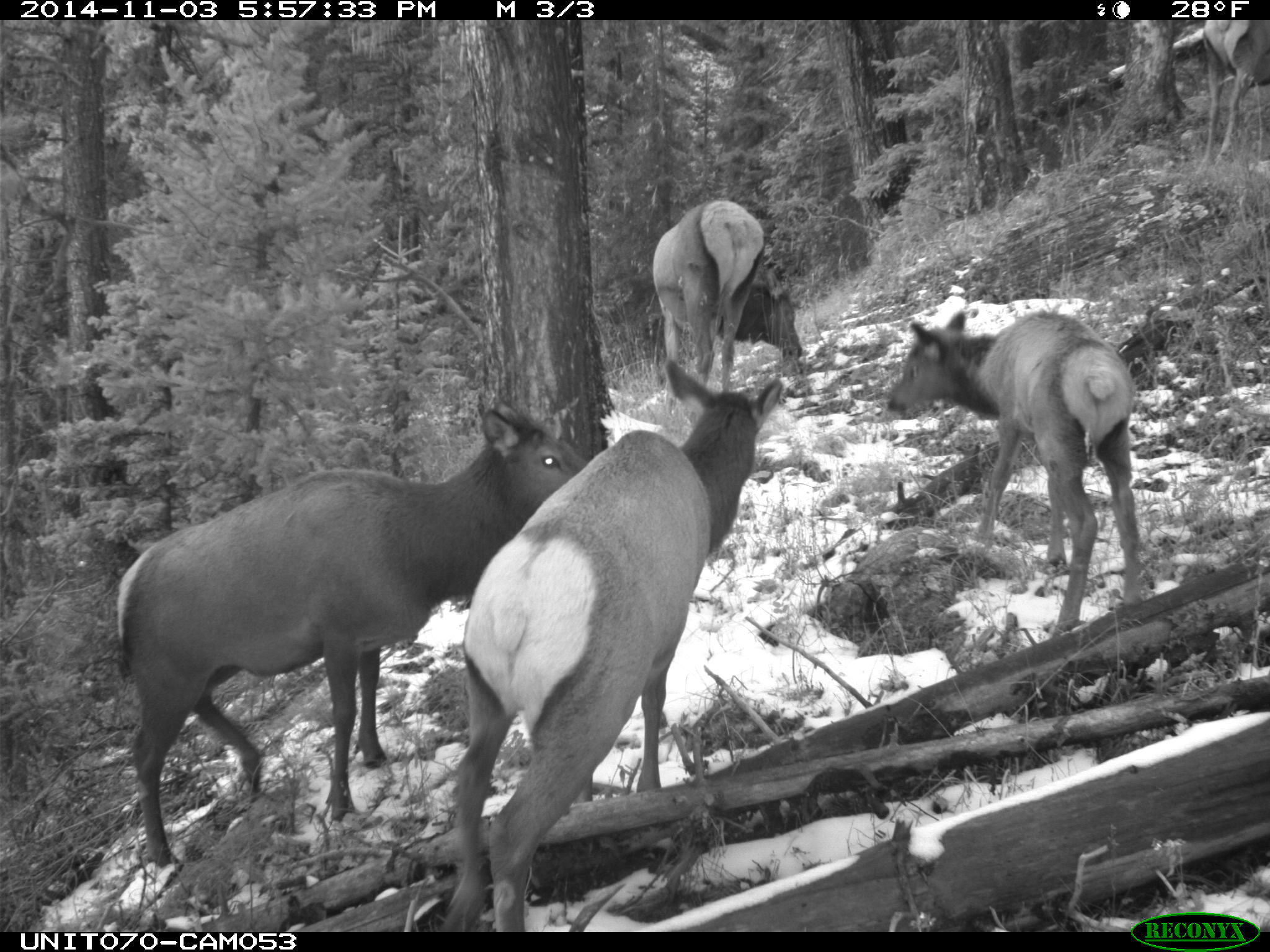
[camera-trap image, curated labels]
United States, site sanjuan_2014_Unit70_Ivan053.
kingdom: Animalia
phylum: Chordata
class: Mammalia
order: Artiodactyla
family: Cervidae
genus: Cervus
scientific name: Cervus elaphus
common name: red deer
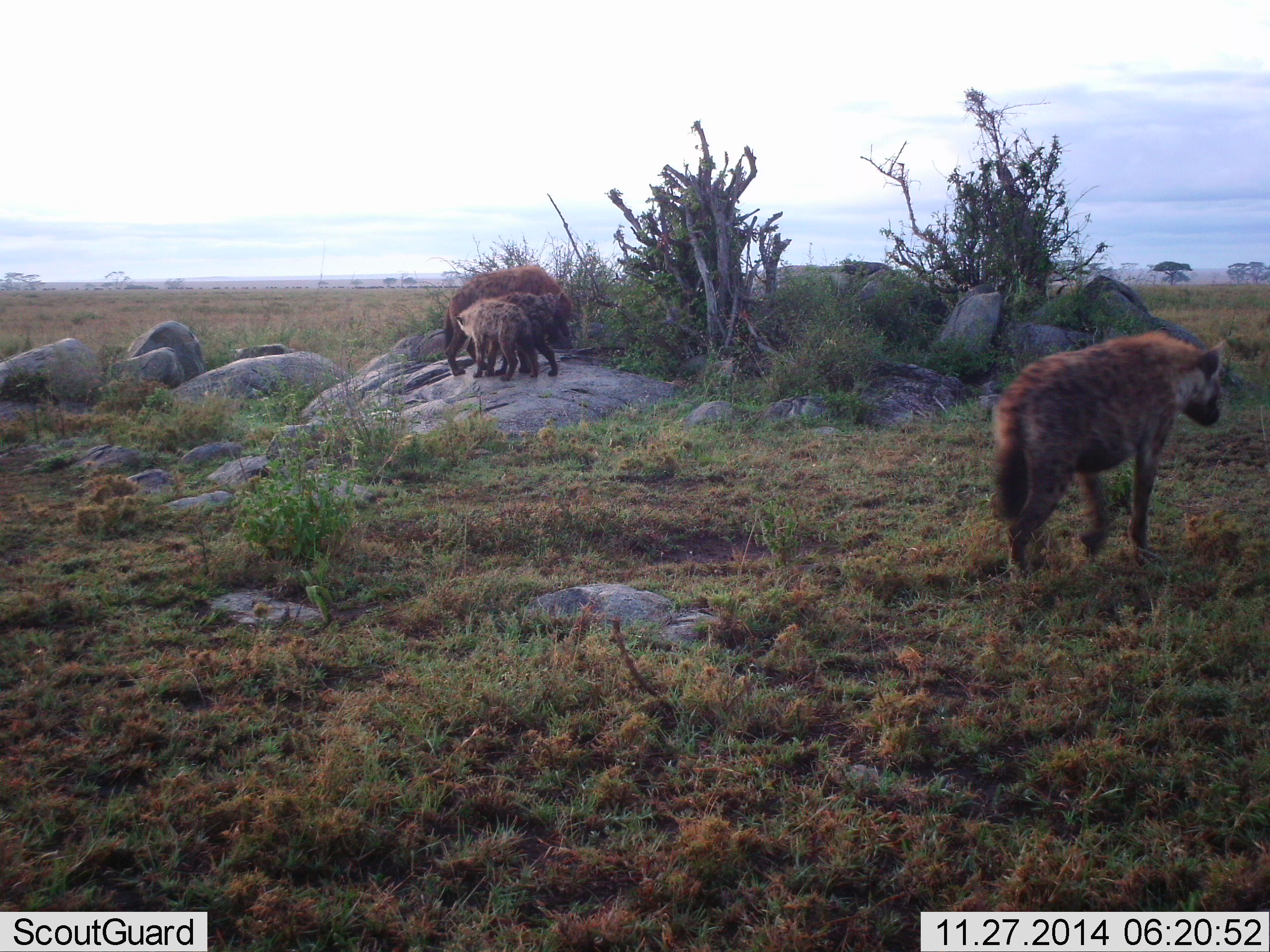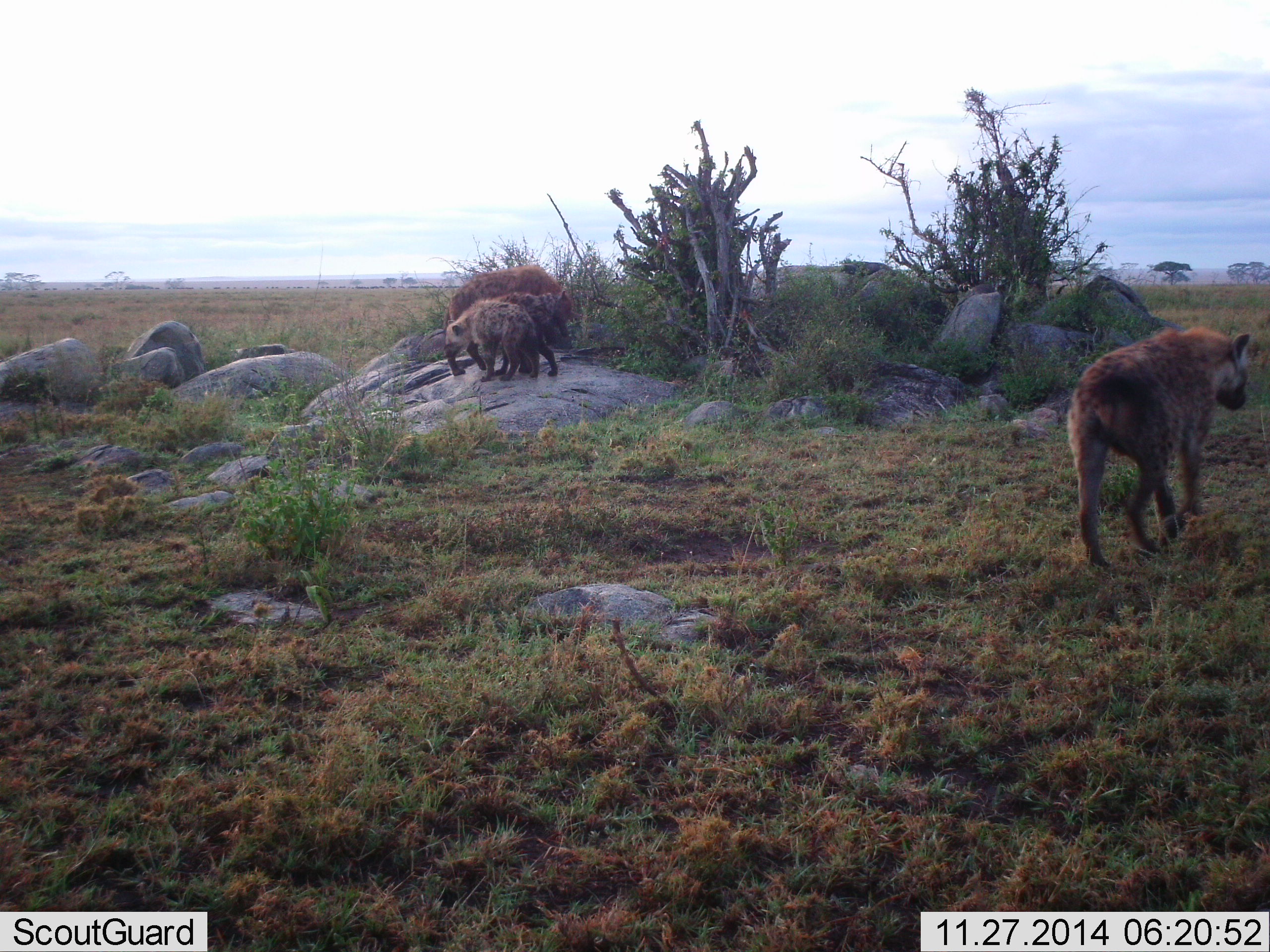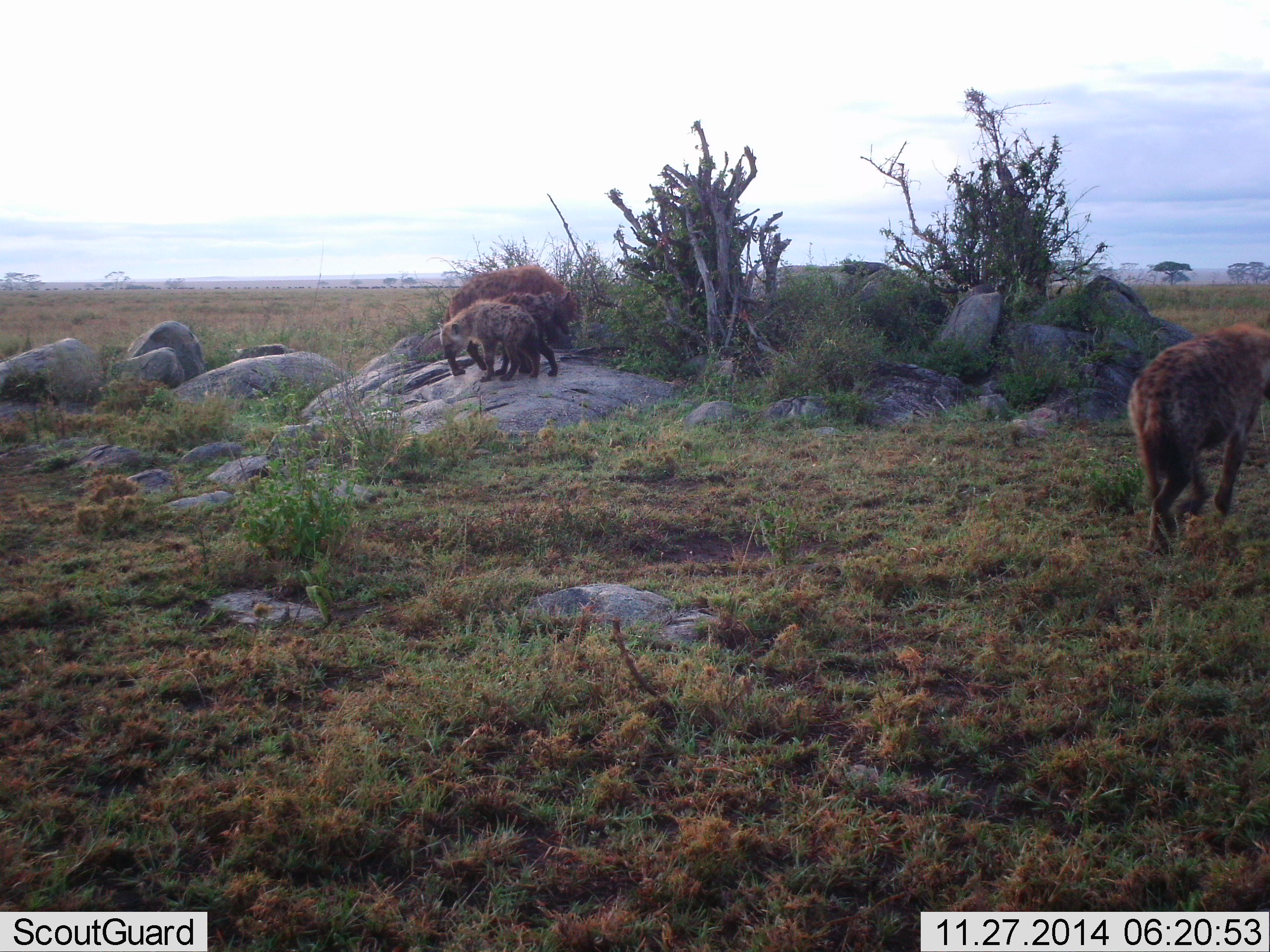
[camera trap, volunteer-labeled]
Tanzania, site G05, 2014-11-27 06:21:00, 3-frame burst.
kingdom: Animalia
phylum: Chordata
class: Mammalia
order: Carnivora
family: Hyaenidae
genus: Crocuta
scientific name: Crocuta crocuta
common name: spotted hyena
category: hyenaspotted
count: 4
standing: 70%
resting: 10%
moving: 80%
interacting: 20%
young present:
+ + + + + + +
** Exercise instructions **
Pictures are to be excluded; everything else in the records must be reproduced exactly.

** Completed task **
[camera-trap image, curated labels]
United States, site sanjuan_2014_Unit70_Ivan053.
kingdom: Animalia
phylum: Chordata
class: Mammalia
order: Artiodactyla
family: Cervidae
genus: Cervus
scientific name: Cervus elaphus
common name: red deer
[camera trap, volunteer-labeled]
Tanzania, site G05, 2014-11-27 06:21:00, 3-frame burst.
kingdom: Animalia
phylum: Chordata
class: Mammalia
order: Carnivora
family: Hyaenidae
genus: Crocuta
scientific name: Crocuta crocuta
common name: spotted hyena
category: hyenaspotted
count: 4
standing: 70%
resting: 10%
moving: 80%
interacting: 20%
young present:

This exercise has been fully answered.